Erin’s mother kindly forwarded these pictures to the rest of Erin’s family in the States, calling it Erin’s “Sinead O’Connor look”. The humour is appreciated, as is the prayers and good will we have received as we enter another fraught, medically-themed month. But I’m confident. Maybe Dr. Vlad’s exuberance has rubbed off on me, but I am keeping my fingers crossed that, by the end of the month, Erin’s Trigeminal Neuralgia will be a thing of the past, and we can look forward to Vivian’s childhood, pain free.

Update: Cure?

As I said before, Dr. Vlad is utterly brilliant, but… Let me put it this way: when a doctor essentially shouts “Oh, goody! I get to do brain surgery!”, you can imagine the benefits of being treated by someone with such a can-do attitude, but you can also imagine how off-putting it can be.

Today was supposed to be just an MRI to map out the brain stem for the gamma knife procedure. However, when Erin asked why others with this condition had reported that they’d been treated in one day, he talked a lot about taking time to process the MRI results. He then processed the MRI results on his laptop, showed her the map, and then signed her up for the gamma knife procedure that hour. If he had taken the device out of his pocket and gone “zap!”, it couldn’t have gone any faster.

This, my friends, is the advantage of having a medical condition whose latest treatment is on the cutting edge of science.

Delightfully, all the results, and the before and after pictures, suggest that this was a “textbook” case of Trigeminal Neuralgia. That’s a wonderful thing to hear from a doctor who is basically writing the textbook on the procedure. In the “before shot”, we could see the blood vessel that was wrapping around the nerve and triggering so much pain, and in the “after shot”, we could see the buffer of soft scar tissue that they’d inserted to cushion things.
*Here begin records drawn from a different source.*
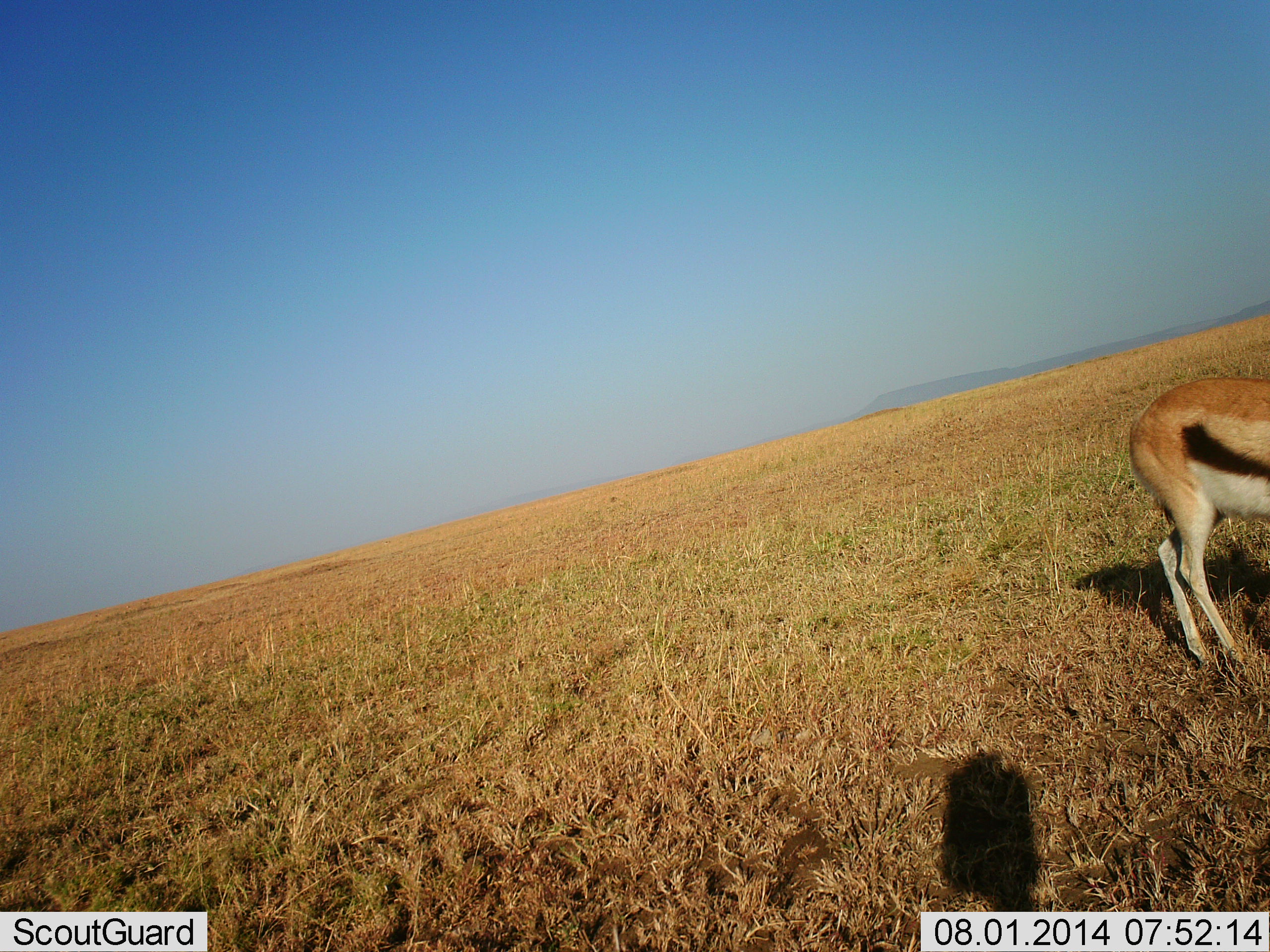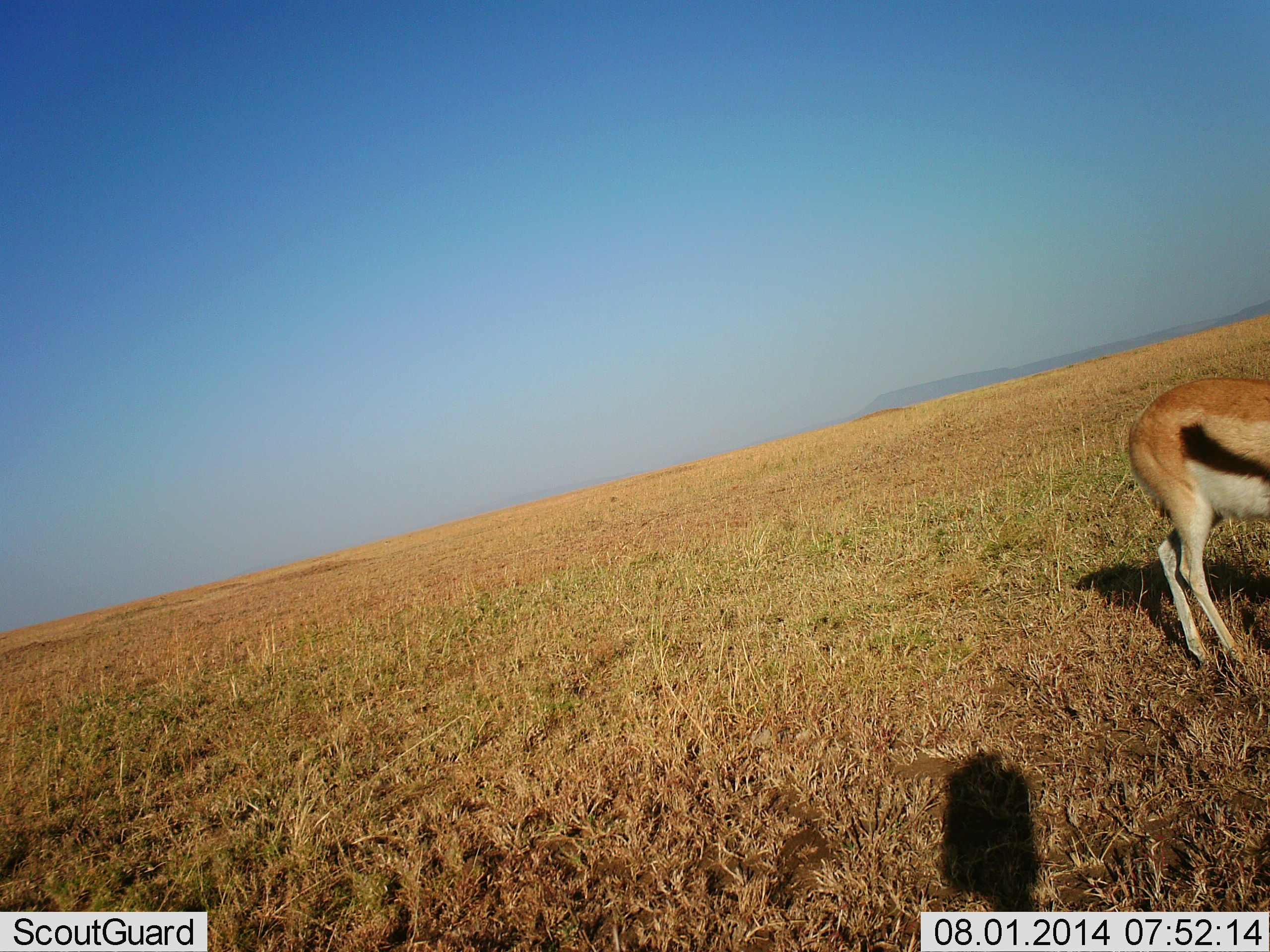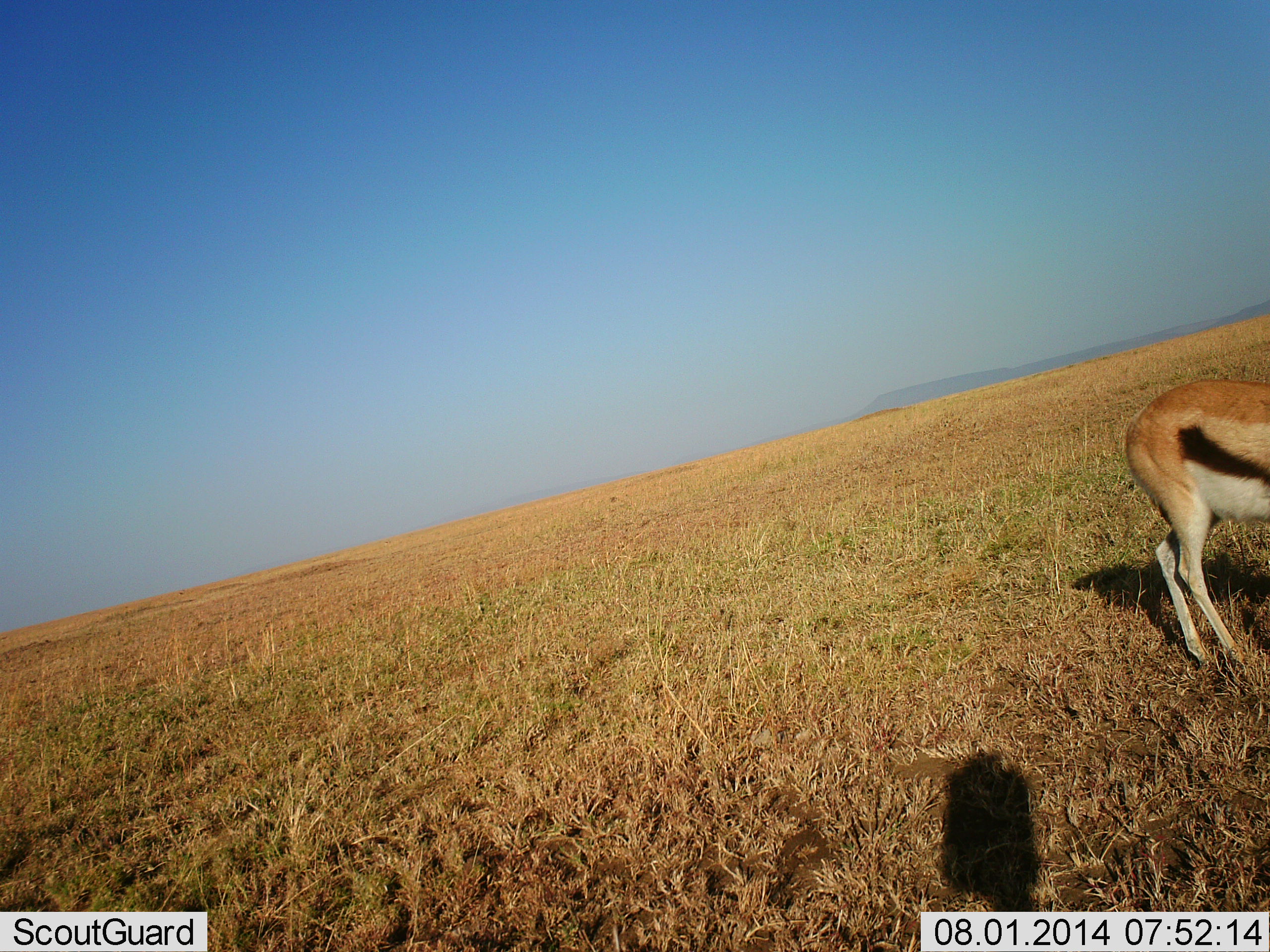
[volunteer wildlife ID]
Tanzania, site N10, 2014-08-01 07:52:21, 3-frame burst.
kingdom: Animalia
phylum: Chordata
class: Mammalia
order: Artiodactyla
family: Bovidae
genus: Eudorcas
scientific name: Eudorcas thomsonii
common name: thomson's gazelle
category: gazellethomsons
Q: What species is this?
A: Gazellethomsons (thomson's gazelle) (Eudorcas thomsonii).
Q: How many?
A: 1.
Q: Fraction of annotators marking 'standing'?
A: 80%.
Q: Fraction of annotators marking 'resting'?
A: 0%.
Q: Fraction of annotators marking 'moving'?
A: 0%.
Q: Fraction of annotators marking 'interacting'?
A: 0%.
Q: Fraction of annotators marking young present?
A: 0%.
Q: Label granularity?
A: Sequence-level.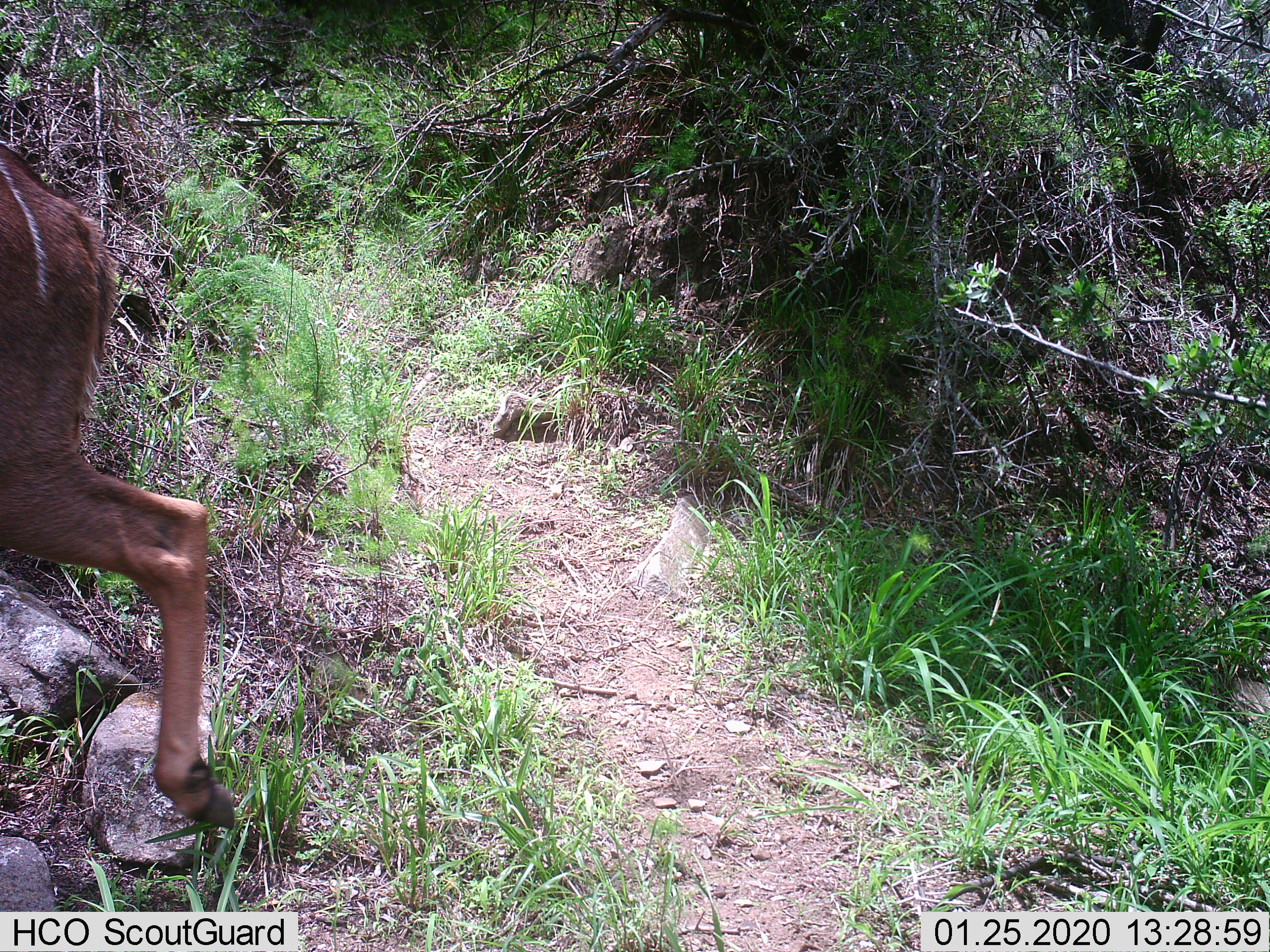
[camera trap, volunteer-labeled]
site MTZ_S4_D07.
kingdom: Animalia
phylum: Chordata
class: Mammalia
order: Artiodactyla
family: Bovidae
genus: Tragelaphus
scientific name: Tragelaphus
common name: kudu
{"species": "kudu (Tragelaphus)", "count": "1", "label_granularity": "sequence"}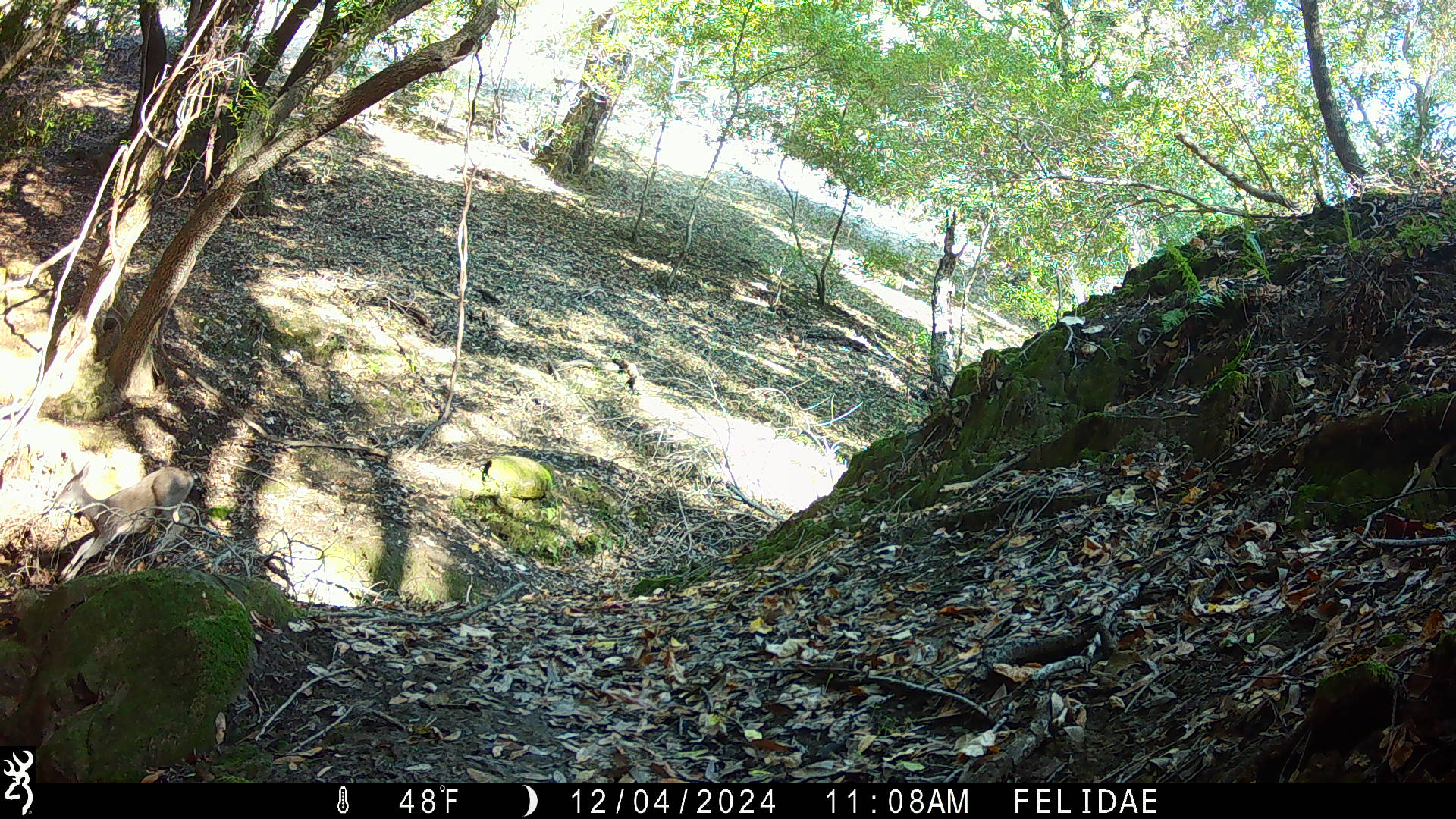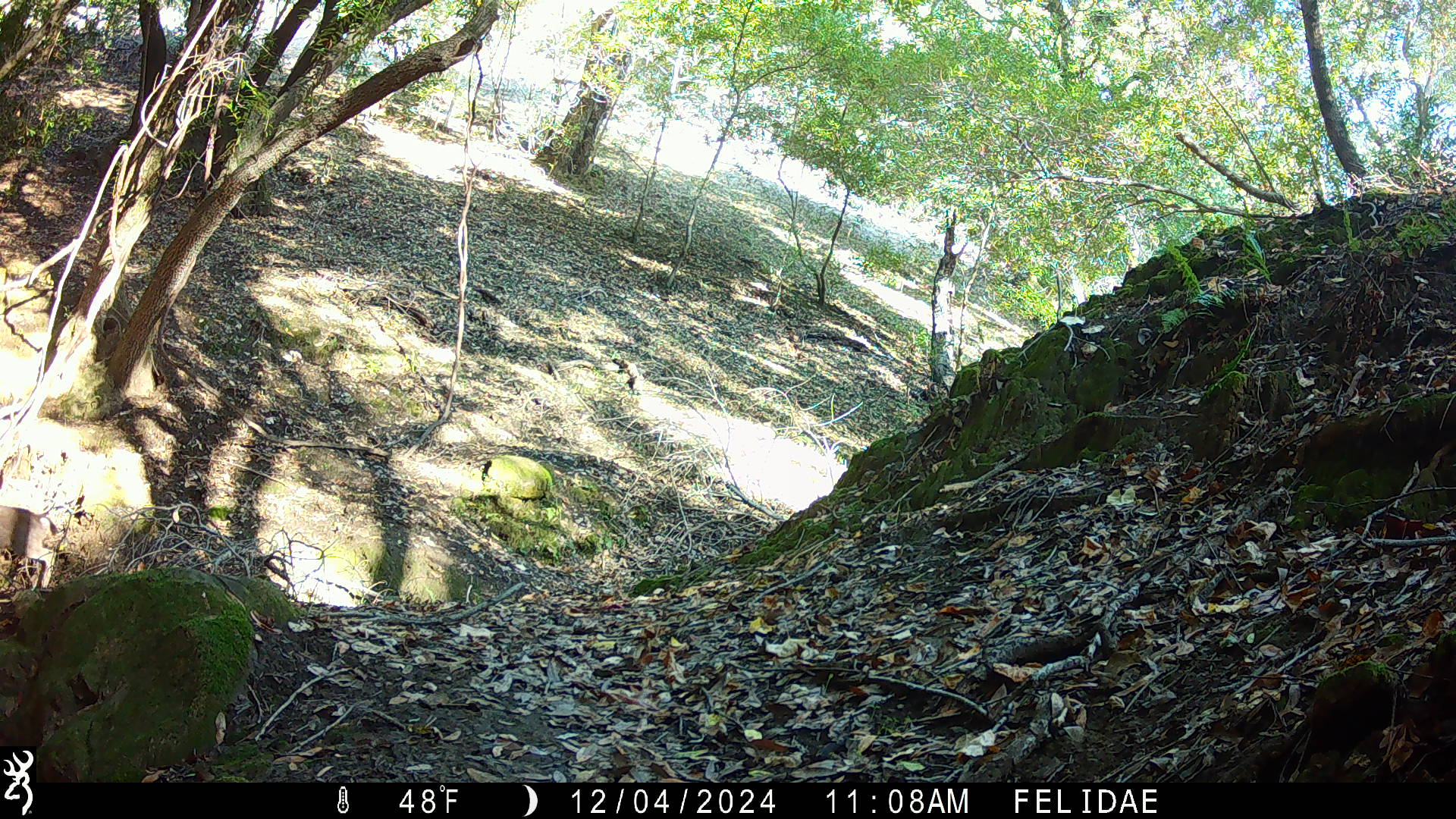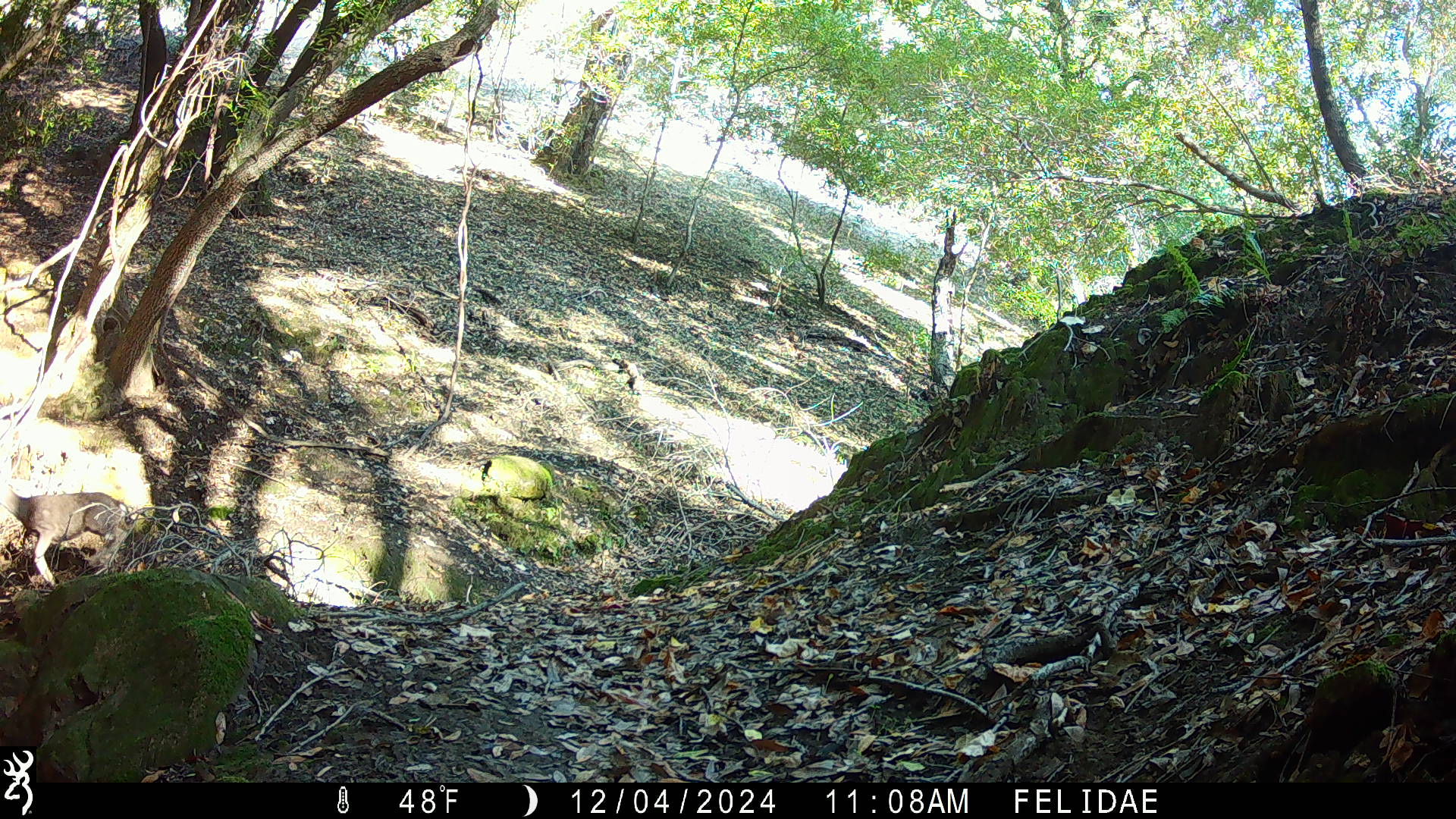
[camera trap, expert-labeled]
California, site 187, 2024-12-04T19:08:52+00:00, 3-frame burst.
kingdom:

And we are highly confident that Erin will never feel any pain from that nerve, again.

Having lived with the threat of constant pain for the past few years, having that threat suddenly removed is hard to describe. There’s euphoria, of course, but also the sense that a part of your life has suddenly gone missing — like how you stumble when the wind you’ve been constantly leaning against suddenly disappears.

We have every hope that this is indeed the dawn of a new era for us.

Starting with getting Erin’s driver’s license back.